I began this project with the notion that bias would be easily identified for a number of reasons. First, each country has a different level of access to internet resources. Second, many countries filter the content for which their population can access. The most pervasive of which is North Korea which is reflected in the dataset. Third, Wikipedia itself will have a different level of presence within each country. And lastly, the education level of a population will vary across countries. This is in no way an inclusive set and only one of which is can be directly related to ethical issues (goverment filtering). All of these create could potentially be a source of variance amongst the resulting dataset. This being said, bias was found but I was suprised at how drastically the data is skewed. First check out the ten countries with the most articles per million people.
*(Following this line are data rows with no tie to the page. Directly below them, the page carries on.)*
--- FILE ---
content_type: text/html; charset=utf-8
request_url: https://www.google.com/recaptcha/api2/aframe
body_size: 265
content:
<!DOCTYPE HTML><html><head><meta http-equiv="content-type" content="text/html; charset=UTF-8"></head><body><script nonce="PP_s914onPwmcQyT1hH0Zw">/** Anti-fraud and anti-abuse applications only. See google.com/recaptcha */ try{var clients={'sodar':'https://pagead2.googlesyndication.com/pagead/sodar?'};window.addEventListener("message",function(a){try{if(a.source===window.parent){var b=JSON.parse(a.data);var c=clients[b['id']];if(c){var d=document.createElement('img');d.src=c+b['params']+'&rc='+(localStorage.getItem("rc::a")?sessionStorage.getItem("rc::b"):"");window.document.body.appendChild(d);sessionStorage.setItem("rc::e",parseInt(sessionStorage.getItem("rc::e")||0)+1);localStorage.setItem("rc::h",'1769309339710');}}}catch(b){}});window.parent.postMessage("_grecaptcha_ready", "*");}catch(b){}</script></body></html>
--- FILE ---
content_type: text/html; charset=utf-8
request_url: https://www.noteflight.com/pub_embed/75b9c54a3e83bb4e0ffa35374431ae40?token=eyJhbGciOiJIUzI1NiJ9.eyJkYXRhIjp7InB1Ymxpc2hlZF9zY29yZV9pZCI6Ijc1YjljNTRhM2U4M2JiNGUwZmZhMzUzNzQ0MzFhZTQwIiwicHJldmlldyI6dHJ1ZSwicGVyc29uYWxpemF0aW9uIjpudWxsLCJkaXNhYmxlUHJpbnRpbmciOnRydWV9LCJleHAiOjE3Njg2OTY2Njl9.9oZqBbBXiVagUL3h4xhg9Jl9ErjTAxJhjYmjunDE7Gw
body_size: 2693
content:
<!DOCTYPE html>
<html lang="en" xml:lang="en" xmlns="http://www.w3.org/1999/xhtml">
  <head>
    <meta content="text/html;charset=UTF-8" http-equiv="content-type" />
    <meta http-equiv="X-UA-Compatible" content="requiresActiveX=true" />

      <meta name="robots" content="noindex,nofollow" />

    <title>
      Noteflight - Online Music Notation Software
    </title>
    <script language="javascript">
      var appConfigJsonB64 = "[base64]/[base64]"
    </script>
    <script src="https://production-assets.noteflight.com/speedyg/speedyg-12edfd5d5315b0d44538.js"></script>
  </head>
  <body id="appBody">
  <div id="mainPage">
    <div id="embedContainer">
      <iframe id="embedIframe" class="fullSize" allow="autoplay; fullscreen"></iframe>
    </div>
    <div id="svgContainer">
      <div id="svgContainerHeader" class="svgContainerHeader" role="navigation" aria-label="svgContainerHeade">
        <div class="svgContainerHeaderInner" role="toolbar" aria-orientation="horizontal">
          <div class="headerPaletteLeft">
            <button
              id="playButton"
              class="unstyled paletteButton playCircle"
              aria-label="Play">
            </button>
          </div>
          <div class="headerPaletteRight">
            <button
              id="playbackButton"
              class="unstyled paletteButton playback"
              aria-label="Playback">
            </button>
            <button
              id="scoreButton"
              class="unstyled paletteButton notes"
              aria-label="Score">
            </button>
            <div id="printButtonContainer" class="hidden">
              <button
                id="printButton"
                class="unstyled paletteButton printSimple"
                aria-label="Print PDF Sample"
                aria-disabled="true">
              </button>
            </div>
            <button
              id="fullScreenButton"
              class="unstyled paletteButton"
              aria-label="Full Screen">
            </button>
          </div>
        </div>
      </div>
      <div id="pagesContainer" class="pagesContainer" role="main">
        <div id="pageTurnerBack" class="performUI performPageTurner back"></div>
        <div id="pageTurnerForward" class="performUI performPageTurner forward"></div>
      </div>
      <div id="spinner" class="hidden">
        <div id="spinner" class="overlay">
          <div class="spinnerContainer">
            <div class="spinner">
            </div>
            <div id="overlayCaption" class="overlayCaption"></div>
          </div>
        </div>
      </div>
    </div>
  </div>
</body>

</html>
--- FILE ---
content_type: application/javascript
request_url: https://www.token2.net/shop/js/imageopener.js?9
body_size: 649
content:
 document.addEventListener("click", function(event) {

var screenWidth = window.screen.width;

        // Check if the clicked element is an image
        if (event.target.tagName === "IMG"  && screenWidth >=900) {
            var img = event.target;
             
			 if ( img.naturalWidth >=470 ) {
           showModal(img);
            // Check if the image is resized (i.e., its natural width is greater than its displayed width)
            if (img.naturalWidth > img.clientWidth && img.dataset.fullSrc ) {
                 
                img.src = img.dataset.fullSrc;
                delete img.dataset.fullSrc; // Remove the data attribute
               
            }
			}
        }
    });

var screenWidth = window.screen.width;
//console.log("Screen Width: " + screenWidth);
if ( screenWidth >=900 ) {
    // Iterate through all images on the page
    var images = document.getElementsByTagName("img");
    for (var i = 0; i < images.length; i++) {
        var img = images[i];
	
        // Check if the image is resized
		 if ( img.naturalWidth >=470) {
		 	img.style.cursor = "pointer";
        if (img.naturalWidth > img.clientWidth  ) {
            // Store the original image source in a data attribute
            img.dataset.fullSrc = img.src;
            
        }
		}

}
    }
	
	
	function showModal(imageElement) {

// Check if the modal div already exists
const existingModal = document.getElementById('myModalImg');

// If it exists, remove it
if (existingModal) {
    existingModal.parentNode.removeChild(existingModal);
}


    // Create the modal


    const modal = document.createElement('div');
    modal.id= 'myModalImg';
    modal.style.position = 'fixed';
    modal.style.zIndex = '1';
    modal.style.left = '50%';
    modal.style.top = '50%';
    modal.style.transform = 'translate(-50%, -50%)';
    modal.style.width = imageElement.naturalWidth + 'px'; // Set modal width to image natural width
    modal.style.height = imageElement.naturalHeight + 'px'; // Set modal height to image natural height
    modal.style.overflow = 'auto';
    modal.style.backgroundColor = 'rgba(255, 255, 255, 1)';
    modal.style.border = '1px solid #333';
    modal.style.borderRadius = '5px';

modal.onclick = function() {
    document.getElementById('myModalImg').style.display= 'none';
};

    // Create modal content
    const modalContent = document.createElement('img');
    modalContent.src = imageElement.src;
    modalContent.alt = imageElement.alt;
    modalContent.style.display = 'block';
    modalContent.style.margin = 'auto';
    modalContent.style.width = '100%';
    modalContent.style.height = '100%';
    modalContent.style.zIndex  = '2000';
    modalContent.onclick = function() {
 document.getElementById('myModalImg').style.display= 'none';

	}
country articles_per_million
Tuvalu 5500
Nauru 5300
San Marino 2733.3
Monaco 1000
Liechtenstein 725
Tonga 630
Marshall Islands 616.7
Iceland 515
Andorra 425
Federated States Of Micronesia 380

And the ten with the least.

country articles_per_million
Vietnam 2
Bangladesh 1.9
Thailand 1.7
Korea, North 1.5
Zambia 1.5
Ethiopia 1
Uzbekistan 0.9
China 0.8
Indonesia 0.8
India 0.7

The ten countries with the highest percentage of quality articles.

country percent_quality
Korea, North 0.179
Saudi Arabia 0.134
Central African Republic 0.118
Romania 0.115
Mauritania 0.096
Bhutan 0.091
Tuvalu 0.091
Dominica 0.083
United States 0.075
Benin 0.074

And the least quality.

country percent_quality
Namibia 0.006
Sierra Leone 0.006
Brazil 0.005
Bolivia 0.005
Fiji 0.005
Morocco 0.005
Lithuania 0.004
Nigeria 0.004
Peru 0.003
Tanzania 0.002

The most suprising thing to me was the quality of articles. We see that North Korea has only 1.5 articles per million people but of those articles, they have high percentage of good quality. I don't know who wrote these articles. Maybe the reason for such a high percentage is because the originating authors are from western sources or this is a result of North Korean governance. The ten lowest quality do not necessarily suprise me. These are countries are neither English speaking or known to have great public education systems that would lead to high quality articles being written. The tables alone don't give a general perspective of how far outlying some of these data are. I would expect, with no bias, a more symmetric distribution. These, however, are incredibly right skewed. See the static visualizations below.

Boxplot of Counts Boxplot of Quality

Future Work

The analysis in this notebook leads to several more questions in regards to the where this bias comes from. Obviously a strong bias exists. Joining this dataset with the world indicators could bring to light more meaningful insights into the problem.